Setting up a ceph cluster
Ceph is an open-source storage platform that is built on top of an object storage and provides different ways to build application storage on top. Today, three types of storage are provided directly by ceph: object- block- and file-level storage. This article will focus on how to deploy a ceph cluster from zero.
Environment
To keep this article compact, we will skip some basic steps that you'll have to do on your own as preparation.
- Three nodes running debian 10 (buster)
- Each node has a system disk (/dev/sda) and a data disk available for ceph (/dev/sdb)
- All nodes have already docker up and running
- All nodes have proper time sync
- All nodes are located in the same subnet
Basically you'll need the machines building the cluster up and running with each system providing an additional disk (later used for a ceph storage daemon). Systems should have docker already installed. To keep things simple, place them in the same subnet (which will mostly be the case anyway as latency is critical).
A word about hostnames
Ceph requires the hostname of your nodes to be a hostname - not an FQDN. Make sure that the hostnames of the ceph nodes is set to the shortname (host part only) and configure the FQDN of each node in /etc/hosts. If your DNS doesn't resolve the domain correctly for hostnames you'll want to assign all members in /etc/hosts.

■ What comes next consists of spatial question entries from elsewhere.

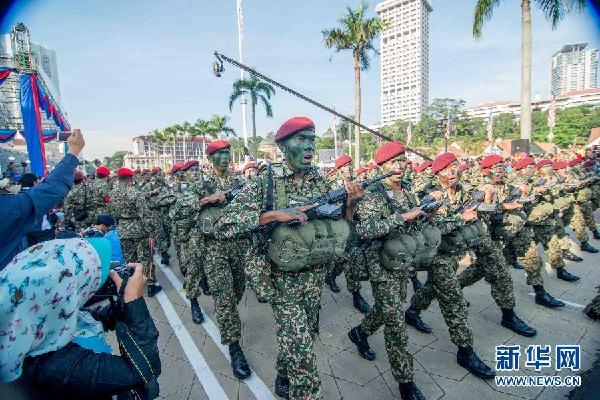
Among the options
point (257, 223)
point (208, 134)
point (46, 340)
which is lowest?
point (46, 340)

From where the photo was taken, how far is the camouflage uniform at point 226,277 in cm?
356

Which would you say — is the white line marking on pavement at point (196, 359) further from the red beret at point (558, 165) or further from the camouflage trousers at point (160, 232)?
the red beret at point (558, 165)

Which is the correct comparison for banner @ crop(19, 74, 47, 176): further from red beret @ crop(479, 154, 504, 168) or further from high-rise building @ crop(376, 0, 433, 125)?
red beret @ crop(479, 154, 504, 168)

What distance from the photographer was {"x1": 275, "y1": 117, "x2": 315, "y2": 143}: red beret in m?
2.82

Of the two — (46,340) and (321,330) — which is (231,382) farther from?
(46,340)

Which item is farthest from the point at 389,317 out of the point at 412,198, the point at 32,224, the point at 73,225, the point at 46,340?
the point at 73,225

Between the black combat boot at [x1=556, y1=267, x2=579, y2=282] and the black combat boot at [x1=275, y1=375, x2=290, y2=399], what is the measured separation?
5467 mm

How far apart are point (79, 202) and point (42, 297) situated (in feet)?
25.0

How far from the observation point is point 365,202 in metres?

10.56.34.16 nuv-dc-apphost1.dc.nuv.ntxzone.local nuv-dc-apphost1
10.56.34.17 nuv-dc-apphost2.dc.nuv.ntxzone.local nuv-dc-apphost2
10.56.34.18 nuv-dc-apphost3.dc.nuv.ntxzone.local nuv-dc-apphost3
This works for smaller and static setups with only a few hosts. If you're setting up a larger environment, make sure you can rely on you're DNS infrastructure to resolve hostnames correctly.
Create ceph configuration folder
Make sure to create folder /etc/ceph on all nodes participating the installation.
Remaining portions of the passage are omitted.